| What the task requires |
Copy the lines of data below, from the line containing "If we look at" through the last line, keeping both ends and changing nothing.

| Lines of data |
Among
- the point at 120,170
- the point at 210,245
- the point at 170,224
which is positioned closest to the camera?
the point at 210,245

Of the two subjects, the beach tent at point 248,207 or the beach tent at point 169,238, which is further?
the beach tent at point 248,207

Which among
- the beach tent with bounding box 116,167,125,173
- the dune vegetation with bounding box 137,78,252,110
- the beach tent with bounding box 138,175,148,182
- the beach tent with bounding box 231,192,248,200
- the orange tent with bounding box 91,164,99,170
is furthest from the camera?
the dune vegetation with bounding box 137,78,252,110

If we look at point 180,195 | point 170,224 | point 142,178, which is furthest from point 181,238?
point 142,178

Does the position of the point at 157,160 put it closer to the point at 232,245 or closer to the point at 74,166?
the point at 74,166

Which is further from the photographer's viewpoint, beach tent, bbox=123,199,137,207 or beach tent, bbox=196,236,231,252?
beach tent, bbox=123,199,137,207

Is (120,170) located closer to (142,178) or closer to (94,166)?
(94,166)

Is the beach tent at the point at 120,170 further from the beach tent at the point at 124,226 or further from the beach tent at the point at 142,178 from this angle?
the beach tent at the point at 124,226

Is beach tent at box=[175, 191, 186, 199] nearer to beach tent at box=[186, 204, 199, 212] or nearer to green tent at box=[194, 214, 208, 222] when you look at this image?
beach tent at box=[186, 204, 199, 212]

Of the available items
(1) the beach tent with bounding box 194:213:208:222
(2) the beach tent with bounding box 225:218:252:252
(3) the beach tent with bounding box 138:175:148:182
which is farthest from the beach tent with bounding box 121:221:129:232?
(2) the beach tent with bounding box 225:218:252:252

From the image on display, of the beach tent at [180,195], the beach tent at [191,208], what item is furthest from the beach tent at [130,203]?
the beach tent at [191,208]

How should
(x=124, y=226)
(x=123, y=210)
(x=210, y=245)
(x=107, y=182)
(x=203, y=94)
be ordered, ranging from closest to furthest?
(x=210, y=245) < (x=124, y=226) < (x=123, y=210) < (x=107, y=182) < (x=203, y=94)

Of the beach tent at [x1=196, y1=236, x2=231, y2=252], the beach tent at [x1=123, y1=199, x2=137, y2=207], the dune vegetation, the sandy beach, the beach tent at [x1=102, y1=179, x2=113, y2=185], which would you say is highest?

| Solution |
If we look at point 180,195 | point 170,224 | point 142,178, which is furthest from point 181,238?
point 142,178

Does the position of the point at 157,160 put it closer to the point at 232,245 or closer to the point at 74,166?
the point at 74,166

Which is further from the photographer's viewpoint, beach tent, bbox=123,199,137,207 or beach tent, bbox=196,236,231,252?
beach tent, bbox=123,199,137,207

Is (120,170) located closer to (142,178) or closer to (94,166)?
(94,166)

Is the beach tent at the point at 120,170 further from the beach tent at the point at 124,226 or further from the beach tent at the point at 142,178 from this angle?
the beach tent at the point at 124,226

Is beach tent at box=[175, 191, 186, 199] nearer to beach tent at box=[186, 204, 199, 212] or nearer to green tent at box=[194, 214, 208, 222] when you look at this image?
beach tent at box=[186, 204, 199, 212]

Of the available items
(1) the beach tent with bounding box 194:213:208:222
(2) the beach tent with bounding box 225:218:252:252
(3) the beach tent with bounding box 138:175:148:182
which is farthest from the beach tent with bounding box 121:221:129:232?
(2) the beach tent with bounding box 225:218:252:252

From the image on display, of the beach tent at [180,195], the beach tent at [191,208], what item is furthest from the beach tent at [130,203]?
the beach tent at [191,208]

How should
(x=124, y=226)
(x=123, y=210)
(x=210, y=245)
(x=107, y=182)
(x=203, y=94)
be ordered, ranging from closest to furthest?
(x=210, y=245) < (x=124, y=226) < (x=123, y=210) < (x=107, y=182) < (x=203, y=94)

Of the beach tent at [x1=196, y1=236, x2=231, y2=252], the beach tent at [x1=123, y1=199, x2=137, y2=207], the dune vegetation, the sandy beach, the beach tent at [x1=102, y1=179, x2=113, y2=185], which would you say is highest?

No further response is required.